**YOUR OBJECTIVE:** Having located "Strawberry Acres Cottages~Blueberry", write out its line and the remaining lines of the material exactly, the last one included, but not the pictures.

**DATA BELOW:**

========================

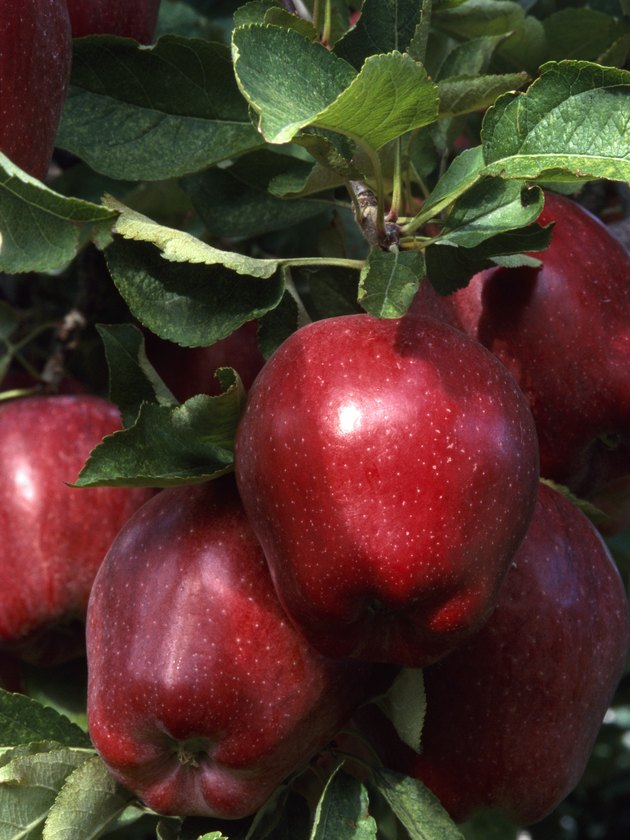 A close-up of red delicious apples on an apple tree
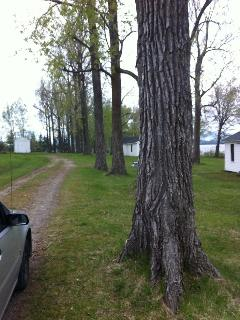 Strawberry Acres Cottages~Blueberry & Strawberry - Newport Center vacation rentals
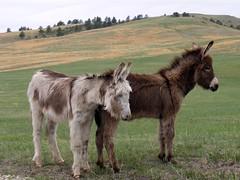 Baby Mules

========================

**ANSWER TO THIS TASK:**
 Strawberry Acres Cottages~Blueberry & Strawberry - Newport Center vacation rentals
 Baby Mules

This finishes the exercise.